Records:
--- start ---

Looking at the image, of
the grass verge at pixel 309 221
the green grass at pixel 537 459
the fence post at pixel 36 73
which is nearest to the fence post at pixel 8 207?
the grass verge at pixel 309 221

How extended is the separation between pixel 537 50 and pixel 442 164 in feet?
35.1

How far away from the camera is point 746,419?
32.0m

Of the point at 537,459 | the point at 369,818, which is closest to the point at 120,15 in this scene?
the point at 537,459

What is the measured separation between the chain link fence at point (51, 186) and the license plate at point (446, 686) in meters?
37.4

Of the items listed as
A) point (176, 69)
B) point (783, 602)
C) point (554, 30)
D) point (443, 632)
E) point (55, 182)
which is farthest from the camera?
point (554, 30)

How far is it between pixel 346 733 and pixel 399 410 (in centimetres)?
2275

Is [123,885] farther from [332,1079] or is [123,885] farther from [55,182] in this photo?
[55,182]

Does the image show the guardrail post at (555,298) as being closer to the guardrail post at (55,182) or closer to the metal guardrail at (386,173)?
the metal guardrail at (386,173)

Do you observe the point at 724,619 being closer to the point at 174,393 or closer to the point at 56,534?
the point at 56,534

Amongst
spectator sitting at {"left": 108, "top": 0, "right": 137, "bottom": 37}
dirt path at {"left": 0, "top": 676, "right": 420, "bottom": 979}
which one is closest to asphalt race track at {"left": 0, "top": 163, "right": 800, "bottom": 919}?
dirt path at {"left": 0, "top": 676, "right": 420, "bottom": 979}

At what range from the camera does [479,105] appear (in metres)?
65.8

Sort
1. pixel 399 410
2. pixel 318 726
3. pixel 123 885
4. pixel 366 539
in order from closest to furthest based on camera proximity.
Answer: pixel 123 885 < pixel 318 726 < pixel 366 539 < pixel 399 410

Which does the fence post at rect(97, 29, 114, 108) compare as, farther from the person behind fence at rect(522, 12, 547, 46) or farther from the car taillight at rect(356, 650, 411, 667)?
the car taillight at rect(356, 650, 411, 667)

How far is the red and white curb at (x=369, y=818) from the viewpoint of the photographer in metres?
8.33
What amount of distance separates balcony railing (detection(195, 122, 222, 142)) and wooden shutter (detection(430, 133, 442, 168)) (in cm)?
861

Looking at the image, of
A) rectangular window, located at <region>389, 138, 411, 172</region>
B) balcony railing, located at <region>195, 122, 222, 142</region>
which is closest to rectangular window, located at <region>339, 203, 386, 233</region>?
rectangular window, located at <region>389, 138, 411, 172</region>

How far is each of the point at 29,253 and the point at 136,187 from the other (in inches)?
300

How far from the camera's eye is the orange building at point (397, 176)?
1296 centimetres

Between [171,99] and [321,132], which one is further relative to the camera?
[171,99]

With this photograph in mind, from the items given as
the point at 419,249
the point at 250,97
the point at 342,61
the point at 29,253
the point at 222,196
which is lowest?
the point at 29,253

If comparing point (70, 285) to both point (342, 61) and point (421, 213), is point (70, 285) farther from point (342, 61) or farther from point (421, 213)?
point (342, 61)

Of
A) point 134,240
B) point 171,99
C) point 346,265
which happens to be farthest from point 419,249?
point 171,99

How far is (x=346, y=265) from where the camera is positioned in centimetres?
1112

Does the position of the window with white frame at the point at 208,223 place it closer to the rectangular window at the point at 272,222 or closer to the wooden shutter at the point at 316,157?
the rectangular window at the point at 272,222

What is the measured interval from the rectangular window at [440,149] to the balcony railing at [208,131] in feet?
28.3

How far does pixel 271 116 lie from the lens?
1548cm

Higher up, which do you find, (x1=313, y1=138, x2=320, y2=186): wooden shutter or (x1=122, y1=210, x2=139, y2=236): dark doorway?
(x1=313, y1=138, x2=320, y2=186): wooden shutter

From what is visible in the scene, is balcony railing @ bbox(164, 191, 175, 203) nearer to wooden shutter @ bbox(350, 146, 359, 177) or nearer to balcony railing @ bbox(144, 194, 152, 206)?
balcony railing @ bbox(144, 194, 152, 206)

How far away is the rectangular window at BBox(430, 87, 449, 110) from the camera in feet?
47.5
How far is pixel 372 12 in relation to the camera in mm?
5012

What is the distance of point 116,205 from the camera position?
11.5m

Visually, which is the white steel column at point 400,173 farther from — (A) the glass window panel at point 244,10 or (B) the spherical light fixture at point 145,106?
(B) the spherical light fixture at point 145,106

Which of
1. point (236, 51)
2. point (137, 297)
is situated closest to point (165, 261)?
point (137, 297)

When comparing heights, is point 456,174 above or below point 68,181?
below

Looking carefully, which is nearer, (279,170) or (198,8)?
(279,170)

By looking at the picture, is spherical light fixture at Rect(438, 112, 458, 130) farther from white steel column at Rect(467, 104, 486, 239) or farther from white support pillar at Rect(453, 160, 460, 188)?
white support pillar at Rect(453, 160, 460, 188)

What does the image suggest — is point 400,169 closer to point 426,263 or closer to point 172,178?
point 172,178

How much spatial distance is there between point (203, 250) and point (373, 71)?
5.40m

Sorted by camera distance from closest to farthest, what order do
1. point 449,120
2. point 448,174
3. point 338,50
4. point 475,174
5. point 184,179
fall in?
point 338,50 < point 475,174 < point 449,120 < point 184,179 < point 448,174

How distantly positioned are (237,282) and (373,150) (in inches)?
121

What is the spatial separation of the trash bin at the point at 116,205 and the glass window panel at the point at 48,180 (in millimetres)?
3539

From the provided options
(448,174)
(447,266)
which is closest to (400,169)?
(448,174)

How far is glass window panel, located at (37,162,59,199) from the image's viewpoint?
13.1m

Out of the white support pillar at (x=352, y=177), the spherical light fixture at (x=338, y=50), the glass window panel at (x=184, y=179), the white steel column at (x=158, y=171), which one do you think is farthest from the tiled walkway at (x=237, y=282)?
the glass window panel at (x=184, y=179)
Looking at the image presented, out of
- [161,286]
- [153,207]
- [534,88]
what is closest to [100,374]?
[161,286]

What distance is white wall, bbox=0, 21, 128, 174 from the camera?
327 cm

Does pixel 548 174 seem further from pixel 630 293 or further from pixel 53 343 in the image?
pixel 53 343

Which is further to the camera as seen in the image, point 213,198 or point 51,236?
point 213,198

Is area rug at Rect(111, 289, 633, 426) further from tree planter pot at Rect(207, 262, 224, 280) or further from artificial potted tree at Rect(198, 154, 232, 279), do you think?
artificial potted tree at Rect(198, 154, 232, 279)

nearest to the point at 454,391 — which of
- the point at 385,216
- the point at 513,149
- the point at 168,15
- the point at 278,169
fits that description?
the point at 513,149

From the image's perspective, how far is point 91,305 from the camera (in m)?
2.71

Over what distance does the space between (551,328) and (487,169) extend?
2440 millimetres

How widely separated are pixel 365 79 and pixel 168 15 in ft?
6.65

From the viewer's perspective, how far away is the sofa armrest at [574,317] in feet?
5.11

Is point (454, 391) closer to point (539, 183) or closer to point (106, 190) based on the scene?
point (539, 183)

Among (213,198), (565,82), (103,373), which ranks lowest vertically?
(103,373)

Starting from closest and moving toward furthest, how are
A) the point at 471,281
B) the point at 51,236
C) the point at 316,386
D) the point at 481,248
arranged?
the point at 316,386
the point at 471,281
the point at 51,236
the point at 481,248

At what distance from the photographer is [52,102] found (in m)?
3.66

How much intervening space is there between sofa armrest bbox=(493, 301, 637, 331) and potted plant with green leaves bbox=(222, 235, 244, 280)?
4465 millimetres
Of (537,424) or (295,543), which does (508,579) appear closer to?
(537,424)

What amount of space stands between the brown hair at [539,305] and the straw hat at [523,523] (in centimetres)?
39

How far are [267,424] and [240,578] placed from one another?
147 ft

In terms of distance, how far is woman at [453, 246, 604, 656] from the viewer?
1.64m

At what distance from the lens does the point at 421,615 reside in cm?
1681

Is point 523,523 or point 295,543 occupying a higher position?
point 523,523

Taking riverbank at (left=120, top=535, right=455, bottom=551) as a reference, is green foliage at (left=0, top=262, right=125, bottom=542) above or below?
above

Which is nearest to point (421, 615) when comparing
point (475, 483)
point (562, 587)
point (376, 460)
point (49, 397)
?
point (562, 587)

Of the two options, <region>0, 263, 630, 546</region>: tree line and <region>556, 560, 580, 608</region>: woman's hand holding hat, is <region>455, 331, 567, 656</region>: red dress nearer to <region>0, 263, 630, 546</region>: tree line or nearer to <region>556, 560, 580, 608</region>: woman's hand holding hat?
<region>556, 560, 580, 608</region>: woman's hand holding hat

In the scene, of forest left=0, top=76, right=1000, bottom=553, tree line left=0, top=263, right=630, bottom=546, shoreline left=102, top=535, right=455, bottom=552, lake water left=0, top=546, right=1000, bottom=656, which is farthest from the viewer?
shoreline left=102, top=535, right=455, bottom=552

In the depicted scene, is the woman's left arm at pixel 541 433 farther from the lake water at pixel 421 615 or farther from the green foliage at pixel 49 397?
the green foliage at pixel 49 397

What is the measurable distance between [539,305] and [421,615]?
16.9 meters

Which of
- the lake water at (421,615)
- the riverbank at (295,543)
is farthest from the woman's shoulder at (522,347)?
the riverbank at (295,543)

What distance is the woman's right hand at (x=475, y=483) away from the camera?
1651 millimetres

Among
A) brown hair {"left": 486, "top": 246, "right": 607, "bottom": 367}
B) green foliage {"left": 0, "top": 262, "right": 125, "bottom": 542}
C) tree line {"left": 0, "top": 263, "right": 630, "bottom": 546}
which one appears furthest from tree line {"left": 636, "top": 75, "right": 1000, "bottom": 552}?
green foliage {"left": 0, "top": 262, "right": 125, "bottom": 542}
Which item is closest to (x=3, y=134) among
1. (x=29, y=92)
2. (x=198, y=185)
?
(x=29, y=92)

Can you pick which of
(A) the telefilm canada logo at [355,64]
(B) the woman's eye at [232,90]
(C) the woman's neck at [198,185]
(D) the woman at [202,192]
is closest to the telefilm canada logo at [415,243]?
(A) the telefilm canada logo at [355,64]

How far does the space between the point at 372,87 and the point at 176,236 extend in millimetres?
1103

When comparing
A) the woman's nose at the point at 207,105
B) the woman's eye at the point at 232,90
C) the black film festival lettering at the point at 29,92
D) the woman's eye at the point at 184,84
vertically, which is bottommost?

--- end ---

Aim: Please copy the rows above word for word, starting at the line that contains "How far does the" and continuing through the last line of the rows.

The answer:
How far does the space between the point at 372,87 and the point at 176,236 extend in millimetres?
1103

When comparing
A) the woman's nose at the point at 207,105
B) the woman's eye at the point at 232,90
C) the black film festival lettering at the point at 29,92
D) the woman's eye at the point at 184,84
vertically, which is bottommost?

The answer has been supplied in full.